ISTRUZIONE DATA 1: Traduci in inglese questa frase del testo sulla Coppa del Mondo 1998: "Debutta il Giappone che con la Corea del Sud ospiterà i prossimi campionati del 2002."
ISTRUZIONE DATA 2: In base al testo sulla Coppa del Mondo 1998, spiega in una a tre frasi perché in Asia e in Africa cresce l'interesse verso il calcio.

SEGMENTO DEL DOCUMENTO:
<<<<

La Coppa del Mondo di calcio 1998 (è alla sedicesima edizione, prima si chiamava Rimet) si svolgerà dal 10 giugno al 12 luglio in nove città francesi (Parigi, Lens, Nantes, Saint Etienne, Lione, Bordeaux, Marsiglia, Tolosa, Montpellier)

• La Coppa del Mondo di calcio 1998 (è alla sedicesima edizione, prima si chiamava Rimet) si svolgerà dal 10 giugno al 12 luglio in nove città francesi (Parigi, Lens, Nantes, Saint Etienne, Lione, Bordeaux, Marsiglia, Tolosa, Montpellier). Vi parteciperanno 32 squadre.
• Lo Stato e il Cfo (Comitato francese d’organizzazione) hanno speso circa 3 mila miliardi di lire per costruire stadi, stazioni ferroviarie, linee del metrò, autostrade. Dalla vendita dei biglietti verranno ricavati circa 400 miliardi (ai Paesi finalisti andrà il 35% degli incassi per la vendità, il 20% andrà alla Fifa, l’8% ai tour operator selezionati dagli organizzatori, il 7% agli sponsor), il marketing frutterà 230 miliardi.
• Il calcio è ormai una fabbrica di soldi paragonabile solo ad Hollywood. Il fatturato mondiale è stimato in 440 mila miliardi (all’incirca quanto Mitsubishi o General Motors). Del Piero, con Ronaldo il più forte giocatore del mondo, vale circa 70 miliardi (quanto un Boeing 737). Per la prima volta parteciperanno alla fase finale 32 squadre e saranno rappresentati tutti i continenti (esclusa l’Australia eliminata dall’Iran). Debutta il Giappone che con la Corea del Sud ospiterà i prossimi campionati del 2002. L’Asia, spinta dalle sponsorizzazioni, e l’Africa, motivata dai progressi tecnici dei suoi giocatori, sono continenti in cui la crescita dell’interesse verso il calcio è impressionante.

>>>>

CONTENUTO DEL DATASET:
<<<<

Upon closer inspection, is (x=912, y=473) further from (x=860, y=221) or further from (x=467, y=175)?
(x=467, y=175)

>>>>

RISPOSTA 1: Japan makes its debut; together with South Korea, it will host the next championships in 2002.

RISPOSTA 2: In Asia la crescita dell'interesse verso il calcio è spinta dalle sponsorizzazioni. In Africa è invece motivata dai progressi tecnici dei suoi giocatori.